11 Replies Latest reply on Oct 28, 2014 7:45 AM by musale87

    Maths in double precision gives me different results on AMD and NVIDIA

    musale87

      Hi everyone,

       

      I made a porting a Cellular Automaton from CPU to GPU, I'm using OpenCL and I have the following hardware:

      CPU Xeon 8 core

      GPU NVIDIA k20c

      GPU AMD R9 280x

       

      The porting is completed but there is a problem with the R9 280x card.

      The problem is that the result are very different from the CPU's and NVIDIA's (this two are very close).

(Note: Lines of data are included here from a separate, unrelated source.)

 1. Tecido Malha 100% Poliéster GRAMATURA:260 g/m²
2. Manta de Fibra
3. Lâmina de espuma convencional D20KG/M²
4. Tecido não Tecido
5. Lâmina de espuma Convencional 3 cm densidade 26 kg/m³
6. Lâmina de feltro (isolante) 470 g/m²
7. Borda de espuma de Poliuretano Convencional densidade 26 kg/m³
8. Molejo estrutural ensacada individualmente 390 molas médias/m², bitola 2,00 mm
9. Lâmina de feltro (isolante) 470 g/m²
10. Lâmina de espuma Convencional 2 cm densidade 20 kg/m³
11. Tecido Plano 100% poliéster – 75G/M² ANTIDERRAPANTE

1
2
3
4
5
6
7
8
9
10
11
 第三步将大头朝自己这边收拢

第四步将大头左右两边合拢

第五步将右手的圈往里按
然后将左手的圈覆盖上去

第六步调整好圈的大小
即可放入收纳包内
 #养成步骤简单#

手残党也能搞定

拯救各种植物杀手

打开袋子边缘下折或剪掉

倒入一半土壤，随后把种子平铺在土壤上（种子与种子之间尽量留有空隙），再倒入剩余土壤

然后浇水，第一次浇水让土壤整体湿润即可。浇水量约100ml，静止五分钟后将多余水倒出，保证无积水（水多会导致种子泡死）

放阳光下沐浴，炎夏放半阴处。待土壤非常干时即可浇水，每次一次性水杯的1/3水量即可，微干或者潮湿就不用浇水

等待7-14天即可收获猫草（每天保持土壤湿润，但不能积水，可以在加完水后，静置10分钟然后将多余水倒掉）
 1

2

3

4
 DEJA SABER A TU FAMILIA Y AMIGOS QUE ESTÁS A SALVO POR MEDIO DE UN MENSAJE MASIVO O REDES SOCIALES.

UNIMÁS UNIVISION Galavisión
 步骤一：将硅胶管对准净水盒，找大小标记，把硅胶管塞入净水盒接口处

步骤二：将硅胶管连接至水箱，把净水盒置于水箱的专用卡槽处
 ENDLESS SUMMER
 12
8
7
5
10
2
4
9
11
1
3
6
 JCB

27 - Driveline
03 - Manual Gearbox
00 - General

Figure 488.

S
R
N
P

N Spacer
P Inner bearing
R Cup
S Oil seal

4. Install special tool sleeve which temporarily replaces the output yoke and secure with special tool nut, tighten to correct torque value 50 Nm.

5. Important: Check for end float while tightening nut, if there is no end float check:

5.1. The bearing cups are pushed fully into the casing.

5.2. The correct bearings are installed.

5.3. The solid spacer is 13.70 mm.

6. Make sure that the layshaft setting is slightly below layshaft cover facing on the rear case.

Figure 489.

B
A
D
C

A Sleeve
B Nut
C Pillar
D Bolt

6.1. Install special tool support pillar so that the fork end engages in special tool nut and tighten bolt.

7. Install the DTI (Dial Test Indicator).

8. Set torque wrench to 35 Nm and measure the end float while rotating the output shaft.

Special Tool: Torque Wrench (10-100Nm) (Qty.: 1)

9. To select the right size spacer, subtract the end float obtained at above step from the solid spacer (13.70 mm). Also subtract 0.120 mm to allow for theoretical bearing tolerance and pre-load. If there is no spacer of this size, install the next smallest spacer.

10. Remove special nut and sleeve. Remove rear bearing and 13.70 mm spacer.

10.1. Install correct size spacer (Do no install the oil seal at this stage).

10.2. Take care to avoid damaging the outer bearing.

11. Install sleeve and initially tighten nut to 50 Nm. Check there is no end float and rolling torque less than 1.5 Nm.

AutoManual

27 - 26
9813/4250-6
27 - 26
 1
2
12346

      I have made a simple kernel to show you the different results:

       

      #pragma OPENCL EXTENSION cl_khr_fp64 : enable
      #define DIVISOR 1.0002349474678
      
      __kernel void div_kernel( __global double *in){
          in[0]+=pow(DIVISOR,10);
          barrier(CLK_GLOBAL_MEM_FENCE);
      }
      
      __kernel void div_kernel2( __global double *in){
          in[0]/=pow(DIVISOR,10);
          barrier(CLK_GLOBAL_MEM_FENCE);
      }
      
      __kernel void div_kernel3( __global double *in){
          in[0]=in[0]/DIVISOR;
          barrier(CLK_GLOBAL_MEM_FENCE);
      }
      
      

       

      And those are the results after 1000 execution:

      OpenCL on CPU:

      div_kernel = 101002.351960

      div_kernel2 = 9544.561027

      div_kernel3 = 79063.419905

       

      OpenCL on NVIDIA:

      div_kernel = 101002.351960

      div_kernel2 = 9544.561027

      div_kernel3 = 79063.419905

       

      OpenCL on AMD:

      div_kernel = 101007.072489

      div_kernel2 = 86.949658

      div_kernel3 = 79063.419905

       

      as you can see, the division seems ok, but the pow function has rounding error which used in combination with division, amplify the error..

      In attachment there is the code if anyone would try it self this kernel (tested on linux and mac).


      My question is, why there are this different result from NVIDIA to AMD?

      Thanks to all in advance

       

       

      EDIT:

      If anyone have an AMD card and would help me to find a solution, can simply compile and execute the code and then report the results

      Thanks!

       

      PS. I'm using Ubuntu 14.04 x86_64 with Catalyst-14.9.